> **Instructions for the task**: Recast the items below as a single JSON list of strings, with one string for each line and blank lines omitted.

>>>>

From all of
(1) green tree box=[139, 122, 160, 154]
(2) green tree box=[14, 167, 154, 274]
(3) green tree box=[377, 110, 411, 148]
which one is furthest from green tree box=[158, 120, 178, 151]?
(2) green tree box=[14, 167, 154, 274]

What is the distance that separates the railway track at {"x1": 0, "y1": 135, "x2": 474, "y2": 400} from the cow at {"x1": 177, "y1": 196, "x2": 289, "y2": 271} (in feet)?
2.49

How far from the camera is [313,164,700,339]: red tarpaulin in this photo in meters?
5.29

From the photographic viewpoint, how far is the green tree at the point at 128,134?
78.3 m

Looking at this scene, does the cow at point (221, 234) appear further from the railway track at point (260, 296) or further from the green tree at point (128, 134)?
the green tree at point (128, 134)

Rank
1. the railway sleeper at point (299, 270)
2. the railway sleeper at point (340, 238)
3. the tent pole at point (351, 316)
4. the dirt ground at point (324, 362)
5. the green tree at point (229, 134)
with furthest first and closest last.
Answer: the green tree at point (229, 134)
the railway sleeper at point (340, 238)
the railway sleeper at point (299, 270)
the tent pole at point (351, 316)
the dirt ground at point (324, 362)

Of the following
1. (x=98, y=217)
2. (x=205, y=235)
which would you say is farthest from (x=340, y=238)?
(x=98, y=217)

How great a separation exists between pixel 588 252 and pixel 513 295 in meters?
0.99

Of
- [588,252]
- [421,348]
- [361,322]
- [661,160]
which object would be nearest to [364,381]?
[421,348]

<<<<

> **Correct result**:
[
  "From all of",
  "(1) green tree box=[139, 122, 160, 154]",
  "(2) green tree box=[14, 167, 154, 274]",
  "(3) green tree box=[377, 110, 411, 148]",
  "which one is furthest from green tree box=[158, 120, 178, 151]?",
  "(2) green tree box=[14, 167, 154, 274]",
  "What is the distance that separates the railway track at {\"x1\": 0, \"y1\": 135, \"x2\": 474, \"y2\": 400} from the cow at {\"x1\": 177, \"y1\": 196, \"x2\": 289, \"y2\": 271} (in feet)?",
  "2.49",
  "How far from the camera is [313,164,700,339]: red tarpaulin in this photo in meters?",
  "5.29",
  "From the photographic viewpoint, how far is the green tree at the point at 128,134?",
  "78.3 m",
  "Looking at this scene, does the cow at point (221, 234) appear further from the railway track at point (260, 296) or further from the green tree at point (128, 134)?",
  "the green tree at point (128, 134)",
  "Rank",
  "1. the railway sleeper at point (299, 270)",
  "2. the railway sleeper at point (340, 238)",
  "3. the tent pole at point (351, 316)",
  "4. the dirt ground at point (324, 362)",
  "5. the green tree at point (229, 134)",
  "with furthest first and closest last.",
  "Answer: the green tree at point (229, 134)",
  "the railway sleeper at point (340, 238)",
  "the railway sleeper at point (299, 270)",
  "the tent pole at point (351, 316)",
  "the dirt ground at point (324, 362)",
  "Of the following",
  "1. (x=98, y=217)",
  "2. (x=205, y=235)",
  "which would you say is farthest from (x=340, y=238)?",
  "(x=98, y=217)",
  "How great a separation exists between pixel 588 252 and pixel 513 295 in meters?",
  "0.99",
  "Of",
  "- [588,252]",
  "- [421,348]",
  "- [361,322]",
  "- [661,160]",
  "which object would be nearest to [364,381]?",
  "[421,348]"
]